# Wanta Custom Steel



## scrooge (Jan 16, 2005)

Anyone have a Wanta frame or know anything about them?
While I'm at it, what should one look for in a custom builder? I know this topic has been touched on before here, but a little extra info wouldn't hurt. 
Thanks!


----------



## fredstaple (Jun 2, 2003)

*Talk to them*

Talk with as many as you can on the phone. Get someone you are comfortable with. You are going to paying someone 1.5 to 2K and up to build you a bike. Make sure that you two are in lock sync. If you have a builder that you can visit in person and get fitted by the guy who is actually going to build the bike is a big plus in my book (I didn't have this option and still got the best ride I have ever had). 

Price drives a lot of the decision, can you afford a Sachs, do you want to spend that much. Do you want to go with a guy that has less name recognition and maybe does not charge as much. 

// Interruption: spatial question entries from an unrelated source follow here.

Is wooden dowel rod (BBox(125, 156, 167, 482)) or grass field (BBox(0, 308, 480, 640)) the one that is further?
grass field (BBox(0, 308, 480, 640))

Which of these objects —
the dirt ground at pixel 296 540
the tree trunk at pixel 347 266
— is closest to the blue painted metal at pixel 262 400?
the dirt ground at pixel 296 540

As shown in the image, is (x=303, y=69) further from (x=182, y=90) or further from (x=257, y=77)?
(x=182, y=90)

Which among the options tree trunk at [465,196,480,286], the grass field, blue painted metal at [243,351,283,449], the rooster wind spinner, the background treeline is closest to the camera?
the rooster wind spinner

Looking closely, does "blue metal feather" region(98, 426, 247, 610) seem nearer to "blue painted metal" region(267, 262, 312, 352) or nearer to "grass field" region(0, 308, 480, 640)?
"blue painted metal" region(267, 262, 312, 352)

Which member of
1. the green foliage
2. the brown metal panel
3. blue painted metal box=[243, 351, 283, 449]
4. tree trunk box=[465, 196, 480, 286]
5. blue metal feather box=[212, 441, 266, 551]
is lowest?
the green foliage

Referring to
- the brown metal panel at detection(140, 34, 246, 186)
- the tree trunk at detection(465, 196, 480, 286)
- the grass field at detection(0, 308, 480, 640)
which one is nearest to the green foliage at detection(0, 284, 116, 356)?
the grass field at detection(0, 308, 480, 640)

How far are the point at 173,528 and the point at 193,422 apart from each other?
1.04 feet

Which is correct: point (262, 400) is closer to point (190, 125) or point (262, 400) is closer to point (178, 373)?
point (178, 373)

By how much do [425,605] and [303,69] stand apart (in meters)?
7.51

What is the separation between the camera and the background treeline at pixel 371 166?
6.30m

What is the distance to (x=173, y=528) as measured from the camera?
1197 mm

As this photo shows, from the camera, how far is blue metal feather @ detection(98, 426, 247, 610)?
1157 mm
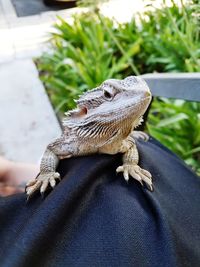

Some guys specialize in certain materials, do you want steel, Ti, carbon or Alum. May want to select someone who specializes in the material you want the frame made of. 

How fancy do you want the bike, very involved lugs (Sachs, Rivendale, Vanilla) or do you want a more pedestrian ride (no lugs). Do you want a fancy paint job? Do they paint in house or send out.

I went with Carl Strong and got one hell of a bike, I love it. I would at least look at his web site and send him an email. I also seriously considered a Waterford. 

Since buying my custom, I have also been impressed with the Vanilla Bikes and there is another custom builder out of Bosman Montana that really makes a nice bike. I have forgotten his name but maybe someone will chime in.


----------



## DaveT (Feb 12, 2004)

fredstaple said:


> Since buying my custom, I have also been impressed with the Vanilla Bikes and there is another custom builder out of Bosman Montana that really makes a nice bike. I have forgotten his name but maybe someone will chime in.


Dave Kirk www.kirkframeworks.com is the other builder in Bozeman. Before hanging out his own shingle, he worked for 10 years or so at Serotta, where he personally built the 7/11 Team bikes for the Tour d'France.I had him build a custom for me and the end result was spot-on and exactly what I asked for.

Like the other poster said, phone calls are a very good thing. Dave Kirk was the most open and approachable builder that I talked to. And I interviewed a ton.

A good builder will ask many questions. Be honest with them about what you want, what you need, what you expect and what your capabilities are. My opinion, which I practiced with Dave Kirk, is to tell all about me, my wants, my needs, my desires, my expectations and let the builder build. I won't tell them how or what to build it out of, other than the material I want; steel, Ti. Alu or Carbon. My thinking that he knows a hell of a lot more than I regarding such details as angles, etc, I just want the bike to do what I want it to do.


----------



## 271828 (Jan 22, 2004)

DaveT - I think you''ve asked a similar question at bikefanclub.com a while ago and got a great reply from Dave Kirk. It helped me when I was going through the process of choosing a custom builder, and I think the original poster might find it helpful, too.


----------



## DaveT (Feb 12, 2004)

271828: Thanks for jogging my memory. The answer Dave responded with is a good example of why I chose him to build my first custom frame.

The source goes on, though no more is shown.